Adjustable rate mortgages starting to re-enter market
June 1, 2013
Adjustable rate mortgages. ARMs. Hybrid loans. However or whatever you want to call them, loans that do not have a fixed rate for their full term are starting to come back in to the market place, and with good reason I might add.
By an adjustable rate mortgage, I am referring to loans that have a fixed rate for a certain period or portion of the loans' whole term. After this predetermined period of time has elapsed, the loan will begin to adjust for the remainder of the term. In most instances, the loan will adjust one time per year based upon a current market index (IE the LIBOR Index or US Treasury Index) added to a margin or markup from the lender. A 5/1 LIBOR ARM with an initial rate of say 2.75 percent and a 30 year amortization means that the initial rate of 2.75 percent is fixed for five years. If the loan is held or kept by the borrower from years six through 30, then the rate will adjust one time per year. In most cases, the loan will be paid off in full after the 30 year term. During the early 2000s, adjustable rate mortgages seemed to be the preferred loan of choice from savvy and experienced real estate investors to first time home-buyers.

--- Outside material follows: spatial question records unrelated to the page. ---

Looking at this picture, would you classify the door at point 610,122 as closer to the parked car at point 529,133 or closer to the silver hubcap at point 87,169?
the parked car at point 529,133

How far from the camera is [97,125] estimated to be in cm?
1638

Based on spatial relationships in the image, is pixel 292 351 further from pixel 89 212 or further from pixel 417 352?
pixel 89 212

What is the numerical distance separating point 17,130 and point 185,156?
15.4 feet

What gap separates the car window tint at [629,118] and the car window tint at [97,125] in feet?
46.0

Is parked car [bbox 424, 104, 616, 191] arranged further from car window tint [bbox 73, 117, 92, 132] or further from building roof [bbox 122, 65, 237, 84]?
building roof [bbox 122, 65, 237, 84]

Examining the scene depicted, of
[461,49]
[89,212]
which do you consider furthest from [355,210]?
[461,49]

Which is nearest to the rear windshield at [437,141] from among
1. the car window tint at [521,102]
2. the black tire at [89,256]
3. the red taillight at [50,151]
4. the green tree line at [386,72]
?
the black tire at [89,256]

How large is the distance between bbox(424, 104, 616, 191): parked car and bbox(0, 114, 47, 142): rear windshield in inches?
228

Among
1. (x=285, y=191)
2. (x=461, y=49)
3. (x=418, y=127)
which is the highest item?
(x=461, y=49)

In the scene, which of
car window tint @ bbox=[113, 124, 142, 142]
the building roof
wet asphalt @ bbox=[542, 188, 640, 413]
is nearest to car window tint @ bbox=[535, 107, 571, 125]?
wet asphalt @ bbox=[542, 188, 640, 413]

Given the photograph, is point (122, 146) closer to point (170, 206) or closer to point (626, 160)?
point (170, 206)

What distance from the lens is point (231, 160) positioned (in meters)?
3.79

Then the subprime mortgage meltdown in 2008 occurred and everything changed. Financial institutions that were a mainstay on Wall Street went bankrupt. Stock markets tumbled. Faulty or worthless mortgage-backed securities and adjustable rate mortgages were deemed the root of the demise to one degree or another. I am not going to say that the mortgage and housing industries have come full circle to where they were in the early 2000s, but as whole there have been changes, improvements, regulations and lessons learned to both industries since this time.
For the right set of circumstances and the right borrowers, ARMs are still an advisable and savvy financing option. For starters, an adjustable rate mortgage is going to have an interest rate of roughly one full percentage point less than a loan with a fixed rate term such as a 30-year fixed rate mortgage. This is a general but applicable statement more or less across the board between hybrid loans and fixed rate loans. One full percentage point less on the interest rate can often mean hundreds of dollars less per month on the principal and interest payment. I doubt any of us would have trouble determining what to do with an extra few hundred dollars per month, but paying down debt or padding 401(k) retirement accounts are two uses that spring to mind.
Borrowers or buyers with shorter-term plans for the home are really a more advisable candidate for an ARM. Many of us who own homes in the valley today own them because we were able to buy and sell once or twice over. As the real estate market and the economy as a whole continue to improve, this is becoming more likely for many homeowners once again. A buyer's plan for the home is a case-by-case scenario and dependent upon many variables. Nonetheless, those who do not plan to be in a home more than a few years may in fact be better suited for an adjustable rate mortgage.
During the past couple of weeks, mortgage rates have risen a bit off their historical low levels due to multiple factors. As we move in to 2014, all indications are that rates should in fact keep rising. In an environment of rising interest rates, adjustable rate mortgages do tend to get more consideration. Being lured in to an ARM for the monthly savings aspect is one of many variables that need to be considered. But if properly analyzed and fully understood, an adjustable rate mortgage can be a savvy financial instrument. Guidance from a seasoned loan officer is required in making such a decision as the product itself can be complex and many factors need consideration.